Malcolm Viner advised me to get that un writing. He’s right, I know, but I don’t
want to inflame the situation, it’s nearly almost just about OK. Grace will be
grown up anyway by the time the lawyers have finished dipping their fingers
into our arrangements.

 

‘Daddy? My noise has
stopped.’

‘What
noise?’

‘My big
noise. My shouting noise. Hey, I just realized, it’s gone.’ Grace and I were
sitting in what used to be Tania’s spot on the old Muffin and Ketts sofa,
having finished a supper of Batman spaghetti and fish fingers.

‘When
did it go?’ I asked.

‘I don’t
know. It was very angry.

‘A very
angry shouting noise?’

‘Yes,
like monsters. And drums.’

‘Oh,
yes. I know what you mean.

‘Did
your shouting stop, Daddy?’

‘Yes,
it did, I think.’

‘Where
did you put it?’

‘I don’t
know. I think it must have just got bored and went away.

‘Is it
coming back?’

‘I don’t
think so. I hope not.’

‘Why?’

She was
tugging my ear lobe hard now with one hand, and sucking her thumb with the
other.

‘I’m
not going to start all that “why” stuff, Grace. It’s way past your bedtime; you
should’ve been asleep ages ago.

‘If it
comes back, I’m going to bite it hard on its bum so it cries.’

‘Good
idea.’

‘I’m
going to kill it.’

‘You do
that.’

We sat
for a moment in silence.
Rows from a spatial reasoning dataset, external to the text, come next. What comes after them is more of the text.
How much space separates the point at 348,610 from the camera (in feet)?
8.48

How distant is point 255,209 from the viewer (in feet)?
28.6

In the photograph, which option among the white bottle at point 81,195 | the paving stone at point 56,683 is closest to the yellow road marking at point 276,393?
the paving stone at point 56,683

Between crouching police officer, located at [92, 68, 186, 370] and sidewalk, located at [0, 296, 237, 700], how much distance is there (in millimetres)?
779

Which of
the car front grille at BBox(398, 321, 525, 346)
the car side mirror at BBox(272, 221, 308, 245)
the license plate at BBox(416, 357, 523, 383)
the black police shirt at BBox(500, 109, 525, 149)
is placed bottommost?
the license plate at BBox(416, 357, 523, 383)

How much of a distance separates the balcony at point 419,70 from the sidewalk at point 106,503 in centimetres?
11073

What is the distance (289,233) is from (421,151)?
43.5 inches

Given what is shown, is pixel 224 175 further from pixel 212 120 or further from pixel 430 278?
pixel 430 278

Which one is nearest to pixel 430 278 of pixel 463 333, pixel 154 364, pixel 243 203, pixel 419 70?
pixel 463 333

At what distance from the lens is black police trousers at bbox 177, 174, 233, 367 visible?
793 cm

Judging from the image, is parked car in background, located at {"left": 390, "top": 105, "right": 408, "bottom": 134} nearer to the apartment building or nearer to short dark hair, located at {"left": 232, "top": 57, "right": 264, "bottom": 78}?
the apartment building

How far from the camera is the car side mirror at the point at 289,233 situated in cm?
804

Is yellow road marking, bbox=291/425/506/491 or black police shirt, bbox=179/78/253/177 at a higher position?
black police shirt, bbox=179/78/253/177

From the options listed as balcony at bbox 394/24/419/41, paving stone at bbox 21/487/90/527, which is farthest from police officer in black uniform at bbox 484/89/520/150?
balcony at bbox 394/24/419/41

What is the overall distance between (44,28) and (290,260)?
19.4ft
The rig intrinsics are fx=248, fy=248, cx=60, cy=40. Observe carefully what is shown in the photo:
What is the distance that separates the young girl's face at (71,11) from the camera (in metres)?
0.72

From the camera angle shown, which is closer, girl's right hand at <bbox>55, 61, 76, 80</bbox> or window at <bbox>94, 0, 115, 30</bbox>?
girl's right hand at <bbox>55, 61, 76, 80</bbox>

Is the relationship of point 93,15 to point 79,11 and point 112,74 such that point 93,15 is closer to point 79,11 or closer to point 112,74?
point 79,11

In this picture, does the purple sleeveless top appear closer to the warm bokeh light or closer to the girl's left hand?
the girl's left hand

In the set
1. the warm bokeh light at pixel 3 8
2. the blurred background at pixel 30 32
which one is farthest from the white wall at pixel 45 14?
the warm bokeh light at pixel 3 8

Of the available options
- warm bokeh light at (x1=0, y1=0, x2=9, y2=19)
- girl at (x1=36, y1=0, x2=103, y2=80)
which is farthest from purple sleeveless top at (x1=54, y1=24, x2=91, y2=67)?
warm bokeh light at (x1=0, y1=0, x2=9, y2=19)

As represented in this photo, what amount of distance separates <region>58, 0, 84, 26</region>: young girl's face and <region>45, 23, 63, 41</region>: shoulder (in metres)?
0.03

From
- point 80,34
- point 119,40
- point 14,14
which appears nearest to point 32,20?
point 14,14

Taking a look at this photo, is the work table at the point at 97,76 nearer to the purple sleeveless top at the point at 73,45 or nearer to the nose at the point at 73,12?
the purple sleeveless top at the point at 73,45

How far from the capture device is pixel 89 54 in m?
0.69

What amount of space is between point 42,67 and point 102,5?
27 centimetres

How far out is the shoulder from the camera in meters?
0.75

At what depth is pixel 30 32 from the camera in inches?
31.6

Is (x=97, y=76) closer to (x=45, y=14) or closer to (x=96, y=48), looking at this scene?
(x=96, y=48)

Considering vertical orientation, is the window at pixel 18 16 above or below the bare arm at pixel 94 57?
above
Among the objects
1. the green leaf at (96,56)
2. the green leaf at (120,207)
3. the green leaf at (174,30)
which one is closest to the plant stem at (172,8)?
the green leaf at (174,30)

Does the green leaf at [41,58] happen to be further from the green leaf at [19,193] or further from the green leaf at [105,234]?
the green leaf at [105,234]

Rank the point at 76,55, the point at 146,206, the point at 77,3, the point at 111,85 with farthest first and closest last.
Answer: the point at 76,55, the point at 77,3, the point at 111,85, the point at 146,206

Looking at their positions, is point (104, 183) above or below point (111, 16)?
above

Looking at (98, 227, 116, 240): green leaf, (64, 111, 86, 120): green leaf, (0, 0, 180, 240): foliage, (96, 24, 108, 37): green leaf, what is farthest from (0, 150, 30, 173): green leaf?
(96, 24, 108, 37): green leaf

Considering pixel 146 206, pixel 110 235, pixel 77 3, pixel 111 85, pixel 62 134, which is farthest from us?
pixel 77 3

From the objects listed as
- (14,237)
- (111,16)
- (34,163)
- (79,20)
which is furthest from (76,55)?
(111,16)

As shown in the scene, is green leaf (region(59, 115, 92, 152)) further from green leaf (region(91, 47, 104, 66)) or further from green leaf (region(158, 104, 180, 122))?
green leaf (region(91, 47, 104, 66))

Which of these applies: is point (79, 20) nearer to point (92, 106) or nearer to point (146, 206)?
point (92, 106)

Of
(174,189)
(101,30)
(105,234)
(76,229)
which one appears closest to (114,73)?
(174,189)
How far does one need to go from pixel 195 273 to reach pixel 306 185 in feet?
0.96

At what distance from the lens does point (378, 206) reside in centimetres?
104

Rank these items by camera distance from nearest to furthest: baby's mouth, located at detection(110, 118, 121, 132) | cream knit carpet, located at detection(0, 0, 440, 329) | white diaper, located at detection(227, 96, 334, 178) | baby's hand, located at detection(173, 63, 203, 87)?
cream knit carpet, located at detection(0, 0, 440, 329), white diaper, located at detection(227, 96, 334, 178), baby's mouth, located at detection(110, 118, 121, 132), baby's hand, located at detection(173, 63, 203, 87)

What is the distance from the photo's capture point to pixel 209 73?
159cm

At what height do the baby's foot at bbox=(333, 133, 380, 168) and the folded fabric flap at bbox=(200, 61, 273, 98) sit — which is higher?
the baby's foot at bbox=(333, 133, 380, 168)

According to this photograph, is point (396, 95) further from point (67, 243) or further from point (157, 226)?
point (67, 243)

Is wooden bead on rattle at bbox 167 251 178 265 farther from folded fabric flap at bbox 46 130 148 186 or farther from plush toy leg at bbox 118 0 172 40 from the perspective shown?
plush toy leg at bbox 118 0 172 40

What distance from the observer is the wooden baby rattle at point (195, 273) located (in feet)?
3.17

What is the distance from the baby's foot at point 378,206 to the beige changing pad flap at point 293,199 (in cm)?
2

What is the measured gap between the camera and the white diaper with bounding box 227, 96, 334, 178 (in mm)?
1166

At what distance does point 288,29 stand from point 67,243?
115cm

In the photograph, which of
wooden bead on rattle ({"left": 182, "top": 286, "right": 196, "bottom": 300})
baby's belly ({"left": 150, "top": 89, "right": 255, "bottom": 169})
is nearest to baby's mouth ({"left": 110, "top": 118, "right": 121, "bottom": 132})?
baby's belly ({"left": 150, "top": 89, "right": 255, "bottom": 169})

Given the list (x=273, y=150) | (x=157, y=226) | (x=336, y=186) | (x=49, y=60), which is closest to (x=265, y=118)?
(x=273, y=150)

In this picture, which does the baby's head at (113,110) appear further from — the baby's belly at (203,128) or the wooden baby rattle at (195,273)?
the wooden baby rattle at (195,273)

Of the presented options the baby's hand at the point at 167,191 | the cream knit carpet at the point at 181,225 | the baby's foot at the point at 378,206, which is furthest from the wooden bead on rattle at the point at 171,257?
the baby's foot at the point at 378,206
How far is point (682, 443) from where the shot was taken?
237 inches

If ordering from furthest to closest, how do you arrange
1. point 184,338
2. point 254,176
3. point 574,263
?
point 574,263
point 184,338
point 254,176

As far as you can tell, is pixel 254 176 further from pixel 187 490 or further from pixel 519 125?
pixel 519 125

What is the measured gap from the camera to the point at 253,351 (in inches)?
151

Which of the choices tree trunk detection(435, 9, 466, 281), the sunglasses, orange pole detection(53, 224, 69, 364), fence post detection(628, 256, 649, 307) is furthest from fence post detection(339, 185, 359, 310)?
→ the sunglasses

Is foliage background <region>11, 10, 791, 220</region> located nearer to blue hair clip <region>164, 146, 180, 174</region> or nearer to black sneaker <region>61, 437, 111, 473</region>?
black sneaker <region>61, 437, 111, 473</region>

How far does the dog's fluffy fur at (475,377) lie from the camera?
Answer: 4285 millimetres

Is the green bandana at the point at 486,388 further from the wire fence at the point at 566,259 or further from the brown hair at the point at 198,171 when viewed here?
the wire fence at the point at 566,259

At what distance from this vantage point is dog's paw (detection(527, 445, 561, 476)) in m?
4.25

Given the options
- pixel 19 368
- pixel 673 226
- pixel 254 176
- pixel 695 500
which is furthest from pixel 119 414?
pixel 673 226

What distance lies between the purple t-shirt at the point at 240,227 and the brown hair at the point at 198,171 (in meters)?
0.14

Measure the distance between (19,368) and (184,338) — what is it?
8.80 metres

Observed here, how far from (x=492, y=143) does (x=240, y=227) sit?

The strip-joint tape loop started up again below.

‘Daddy?’
She was a little bit sleepy now and ready for bed. But what the hell, we could
crash on the sofa.

‘Yes?’

‘Why
are we all alive?’

I
suspected Grace’s new teacher at big school was a born-again. Grace had been
coming back with a lot of ‘Baby Jesus’ stuff since the end of the summer.

‘Erm.
How do you mean? Do you mean like Baby Jesus, and because God loves us and that
sort of thing?’

‘Naaoooo,’
she said, as if I was being really stupid — well, I was being really stupid. ‘I
don’t mean songs. I mean why is Mummy alive and you, and Granny Joy, and
Jasmine and Jasmine s mummy and Freddie and … robbers, and everybody in the
whole world.’

‘Well,
nobody really knows why. Lots of people think up things which might be true,
but nobody actually knows.’

‘You
know lots of things.’

‘Yes,
but I don’t know everything. Even though you’re only five, there’s still some
things you know that I don’t know.’

‘You
mean like
Teletubbies?’

‘Exactly.
I’ve no idea what they are. I don’t know everything, you see.’

She
paused to consider this deeply, and then suddenly jumped like Archimedes.

‘Hey! I
just thought! Maybe we all just
fell
alive. And then we couldn’t get
back.’

‘Yes,
that could be it. We fell alive, and now we’re stuck here.’

Solving
the central problem of the universe seemed to satisfy her totally, and we
lapsed into thoughtful silence again. In the street below some Hooray Henrys
were pranking around slamming car doors, and girls were laughing loudly, but
that sound was separate from our peace. Grace trusted me that this was home.

‘Daddy?’
she said again.

‘Mmmm?’
I said nonchalantly, so as to induce torpor.

‘Do you
know what sex is?’ But I declined to answer.